To some extent, such insights interlock with his experience in mastering oboes from Bach’s period, before they evolved into the modern form of the instrument used in today’s symphony orchestras. Still, he doesn’t want to overstate that case. “Everybody who starts playing period instruments does it largely for philosophical reasons,” he said, but at some point he came to realize that the instrument was simply a means to an end, and that “using the tools doesn’t guarantee too much about the product.” “We can talk about the special characteristics of historical instruments,” he said, “and how the composers wrote with that in mind. But on other hand, you don’t want to leave toolmarks on your work.”

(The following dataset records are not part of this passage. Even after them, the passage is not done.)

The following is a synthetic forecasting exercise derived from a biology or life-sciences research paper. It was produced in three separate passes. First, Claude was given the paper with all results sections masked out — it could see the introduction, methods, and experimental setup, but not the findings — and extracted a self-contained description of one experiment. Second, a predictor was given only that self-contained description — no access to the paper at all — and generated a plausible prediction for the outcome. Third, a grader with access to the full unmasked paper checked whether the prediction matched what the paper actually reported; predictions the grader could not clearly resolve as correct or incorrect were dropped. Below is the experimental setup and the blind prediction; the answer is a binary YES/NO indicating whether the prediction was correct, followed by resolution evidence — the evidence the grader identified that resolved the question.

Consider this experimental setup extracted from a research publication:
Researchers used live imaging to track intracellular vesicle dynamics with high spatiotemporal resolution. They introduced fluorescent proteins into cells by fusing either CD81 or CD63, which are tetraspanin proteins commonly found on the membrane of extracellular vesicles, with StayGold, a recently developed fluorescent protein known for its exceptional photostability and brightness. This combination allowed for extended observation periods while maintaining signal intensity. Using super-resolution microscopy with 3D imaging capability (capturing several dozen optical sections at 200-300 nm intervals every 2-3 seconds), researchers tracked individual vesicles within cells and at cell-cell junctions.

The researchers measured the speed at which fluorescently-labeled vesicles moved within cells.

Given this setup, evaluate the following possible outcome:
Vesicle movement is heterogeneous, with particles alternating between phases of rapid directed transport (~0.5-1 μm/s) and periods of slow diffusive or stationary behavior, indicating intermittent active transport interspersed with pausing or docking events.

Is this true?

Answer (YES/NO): YES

Raney was more insistent about how an instrument based on Bach-era ideals can lead to a more attuned interpretation. “From a physical standpoint,” she said, “Bach demands a certain ‘razzle-dazzle,’ virtuosic touch — you might say a sensitivity of touch — to bring the music alive.” But, for an organist, “touch” is determined to a great extent by the instrument itself. When she was a student, she learned almost exclusively on instruments with electro-pneumatic actions. They had long been standard in organbuilding, but in the 1970s builders began focusing on “tracker action” organs that connected the player to the sound-making part of the organ through strictly mechanical construction, essentially returning to the organ principles of Bach’s pre-electrical era.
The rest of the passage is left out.